| Your objective |
Across all the entries, tally the lines holding the word "species", and give the number by itself.

Dataset entries:
┄┄┄┄┄┄
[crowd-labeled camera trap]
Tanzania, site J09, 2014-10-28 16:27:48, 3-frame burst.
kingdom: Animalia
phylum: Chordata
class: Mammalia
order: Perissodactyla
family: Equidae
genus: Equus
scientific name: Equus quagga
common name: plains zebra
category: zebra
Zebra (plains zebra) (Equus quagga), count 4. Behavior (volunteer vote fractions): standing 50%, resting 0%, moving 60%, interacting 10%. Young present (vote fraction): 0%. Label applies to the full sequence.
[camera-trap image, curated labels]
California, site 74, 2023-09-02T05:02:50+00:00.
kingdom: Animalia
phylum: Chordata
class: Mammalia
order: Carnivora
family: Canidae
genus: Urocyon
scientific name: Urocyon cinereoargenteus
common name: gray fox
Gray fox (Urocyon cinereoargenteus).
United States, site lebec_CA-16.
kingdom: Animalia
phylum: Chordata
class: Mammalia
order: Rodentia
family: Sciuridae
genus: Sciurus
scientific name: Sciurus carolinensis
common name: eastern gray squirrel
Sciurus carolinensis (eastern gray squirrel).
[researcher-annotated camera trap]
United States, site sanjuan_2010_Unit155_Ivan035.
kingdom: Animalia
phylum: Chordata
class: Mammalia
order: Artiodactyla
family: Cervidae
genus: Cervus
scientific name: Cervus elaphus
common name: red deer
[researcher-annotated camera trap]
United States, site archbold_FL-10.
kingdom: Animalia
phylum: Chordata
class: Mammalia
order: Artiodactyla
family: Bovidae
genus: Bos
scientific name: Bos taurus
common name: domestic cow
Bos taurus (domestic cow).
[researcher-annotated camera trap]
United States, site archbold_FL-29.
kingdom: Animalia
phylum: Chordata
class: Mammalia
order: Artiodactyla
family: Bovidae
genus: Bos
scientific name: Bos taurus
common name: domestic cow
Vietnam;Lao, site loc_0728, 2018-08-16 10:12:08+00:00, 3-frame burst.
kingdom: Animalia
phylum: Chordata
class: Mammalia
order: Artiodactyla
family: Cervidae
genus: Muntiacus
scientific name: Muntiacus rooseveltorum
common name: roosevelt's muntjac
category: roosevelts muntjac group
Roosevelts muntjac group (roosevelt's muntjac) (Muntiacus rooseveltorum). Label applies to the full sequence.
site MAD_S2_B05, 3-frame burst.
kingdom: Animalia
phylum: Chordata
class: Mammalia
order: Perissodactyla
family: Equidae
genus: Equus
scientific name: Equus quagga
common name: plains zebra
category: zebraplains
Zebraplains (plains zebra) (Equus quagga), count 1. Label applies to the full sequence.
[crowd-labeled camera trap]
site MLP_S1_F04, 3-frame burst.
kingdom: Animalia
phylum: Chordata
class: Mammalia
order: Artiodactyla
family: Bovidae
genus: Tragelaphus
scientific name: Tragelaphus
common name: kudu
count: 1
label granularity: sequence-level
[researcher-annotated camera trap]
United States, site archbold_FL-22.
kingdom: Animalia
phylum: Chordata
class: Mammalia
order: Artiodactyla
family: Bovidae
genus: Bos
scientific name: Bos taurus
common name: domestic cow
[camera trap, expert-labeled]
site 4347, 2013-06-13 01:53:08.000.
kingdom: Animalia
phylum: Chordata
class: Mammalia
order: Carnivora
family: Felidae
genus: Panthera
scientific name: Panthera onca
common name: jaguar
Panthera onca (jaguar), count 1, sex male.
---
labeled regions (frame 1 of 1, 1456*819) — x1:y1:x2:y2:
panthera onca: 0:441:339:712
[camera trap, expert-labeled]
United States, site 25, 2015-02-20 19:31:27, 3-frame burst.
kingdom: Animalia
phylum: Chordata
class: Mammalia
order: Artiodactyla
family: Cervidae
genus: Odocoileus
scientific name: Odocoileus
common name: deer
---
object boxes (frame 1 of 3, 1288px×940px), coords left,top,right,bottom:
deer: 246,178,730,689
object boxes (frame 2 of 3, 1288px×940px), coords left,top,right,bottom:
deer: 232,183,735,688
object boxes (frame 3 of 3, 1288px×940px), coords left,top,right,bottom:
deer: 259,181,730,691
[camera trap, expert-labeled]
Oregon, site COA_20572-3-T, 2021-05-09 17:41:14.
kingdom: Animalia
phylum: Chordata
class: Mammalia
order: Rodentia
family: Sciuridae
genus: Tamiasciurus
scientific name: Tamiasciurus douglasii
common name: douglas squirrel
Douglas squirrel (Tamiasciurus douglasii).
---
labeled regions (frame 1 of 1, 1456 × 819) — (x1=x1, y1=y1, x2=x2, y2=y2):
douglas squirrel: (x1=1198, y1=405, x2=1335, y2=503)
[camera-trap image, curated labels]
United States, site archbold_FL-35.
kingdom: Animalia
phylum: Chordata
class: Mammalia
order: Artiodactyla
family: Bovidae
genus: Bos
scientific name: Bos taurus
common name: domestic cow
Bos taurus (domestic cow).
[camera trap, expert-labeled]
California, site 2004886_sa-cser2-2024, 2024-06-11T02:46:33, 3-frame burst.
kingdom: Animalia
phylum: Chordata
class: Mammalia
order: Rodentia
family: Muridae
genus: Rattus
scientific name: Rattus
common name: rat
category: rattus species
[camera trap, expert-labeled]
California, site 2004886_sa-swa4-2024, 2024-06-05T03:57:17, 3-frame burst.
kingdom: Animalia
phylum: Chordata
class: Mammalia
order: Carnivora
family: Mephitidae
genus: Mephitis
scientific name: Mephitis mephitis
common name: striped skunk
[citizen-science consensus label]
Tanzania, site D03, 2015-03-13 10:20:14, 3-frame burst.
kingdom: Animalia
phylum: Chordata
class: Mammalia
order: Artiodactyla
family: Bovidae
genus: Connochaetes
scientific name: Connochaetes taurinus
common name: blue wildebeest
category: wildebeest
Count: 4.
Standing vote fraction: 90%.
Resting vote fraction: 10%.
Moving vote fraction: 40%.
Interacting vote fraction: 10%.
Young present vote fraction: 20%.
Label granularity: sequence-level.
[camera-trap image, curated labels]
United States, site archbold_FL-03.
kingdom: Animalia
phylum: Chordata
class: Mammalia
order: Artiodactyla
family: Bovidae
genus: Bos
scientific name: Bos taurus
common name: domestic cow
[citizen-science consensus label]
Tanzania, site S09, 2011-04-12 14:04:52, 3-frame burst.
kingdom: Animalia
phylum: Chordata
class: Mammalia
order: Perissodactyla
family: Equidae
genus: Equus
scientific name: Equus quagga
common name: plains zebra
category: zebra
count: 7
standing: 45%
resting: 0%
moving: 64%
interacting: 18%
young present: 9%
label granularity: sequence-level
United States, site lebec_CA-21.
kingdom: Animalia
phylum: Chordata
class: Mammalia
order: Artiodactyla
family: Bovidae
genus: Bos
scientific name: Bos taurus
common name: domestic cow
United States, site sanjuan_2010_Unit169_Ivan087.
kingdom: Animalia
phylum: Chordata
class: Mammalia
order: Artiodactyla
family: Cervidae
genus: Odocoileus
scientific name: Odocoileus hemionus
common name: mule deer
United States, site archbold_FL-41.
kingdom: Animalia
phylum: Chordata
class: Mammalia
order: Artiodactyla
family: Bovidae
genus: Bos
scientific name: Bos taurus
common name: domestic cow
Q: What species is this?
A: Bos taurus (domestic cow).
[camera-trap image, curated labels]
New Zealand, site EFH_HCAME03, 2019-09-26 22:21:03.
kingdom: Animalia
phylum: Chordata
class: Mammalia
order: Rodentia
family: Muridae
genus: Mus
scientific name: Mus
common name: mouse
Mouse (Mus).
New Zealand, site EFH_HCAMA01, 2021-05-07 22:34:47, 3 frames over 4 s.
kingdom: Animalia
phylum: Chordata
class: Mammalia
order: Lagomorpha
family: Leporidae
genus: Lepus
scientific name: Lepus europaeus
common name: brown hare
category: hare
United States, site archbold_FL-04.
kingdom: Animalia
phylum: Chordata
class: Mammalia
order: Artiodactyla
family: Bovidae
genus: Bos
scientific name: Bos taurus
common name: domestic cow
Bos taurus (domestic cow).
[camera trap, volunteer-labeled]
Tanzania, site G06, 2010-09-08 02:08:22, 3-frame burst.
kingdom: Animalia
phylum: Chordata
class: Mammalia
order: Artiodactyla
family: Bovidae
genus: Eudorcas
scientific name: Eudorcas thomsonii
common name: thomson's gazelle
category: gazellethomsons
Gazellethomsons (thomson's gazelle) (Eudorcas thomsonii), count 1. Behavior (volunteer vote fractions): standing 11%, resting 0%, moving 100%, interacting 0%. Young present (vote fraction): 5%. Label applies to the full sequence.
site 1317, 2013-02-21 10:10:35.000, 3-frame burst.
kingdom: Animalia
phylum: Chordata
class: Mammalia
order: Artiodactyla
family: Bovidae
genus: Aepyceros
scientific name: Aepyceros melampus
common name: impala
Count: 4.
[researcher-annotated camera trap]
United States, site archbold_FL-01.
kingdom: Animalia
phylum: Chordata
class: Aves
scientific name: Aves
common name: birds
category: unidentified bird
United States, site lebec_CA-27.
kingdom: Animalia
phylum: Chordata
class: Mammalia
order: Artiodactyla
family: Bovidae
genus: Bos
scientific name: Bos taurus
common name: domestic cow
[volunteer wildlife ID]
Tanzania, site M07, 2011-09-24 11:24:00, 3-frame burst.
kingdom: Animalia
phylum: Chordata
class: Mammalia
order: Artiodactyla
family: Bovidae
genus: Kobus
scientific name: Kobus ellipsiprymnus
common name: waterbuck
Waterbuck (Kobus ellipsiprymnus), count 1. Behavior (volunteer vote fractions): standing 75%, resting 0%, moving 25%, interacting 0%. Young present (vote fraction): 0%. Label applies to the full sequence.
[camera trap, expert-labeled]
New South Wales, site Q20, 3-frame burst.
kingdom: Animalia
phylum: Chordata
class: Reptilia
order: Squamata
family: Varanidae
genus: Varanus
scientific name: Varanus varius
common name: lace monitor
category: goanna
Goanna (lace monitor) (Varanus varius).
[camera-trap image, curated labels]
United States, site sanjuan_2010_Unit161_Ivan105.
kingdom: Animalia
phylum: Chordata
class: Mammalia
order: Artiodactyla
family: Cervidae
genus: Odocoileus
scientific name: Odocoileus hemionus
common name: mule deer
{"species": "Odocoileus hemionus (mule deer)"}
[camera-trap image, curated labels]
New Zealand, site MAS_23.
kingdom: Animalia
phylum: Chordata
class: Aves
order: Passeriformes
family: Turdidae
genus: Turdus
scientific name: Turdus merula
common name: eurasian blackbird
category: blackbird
┄┄┄┄┄┄
| Your response |
3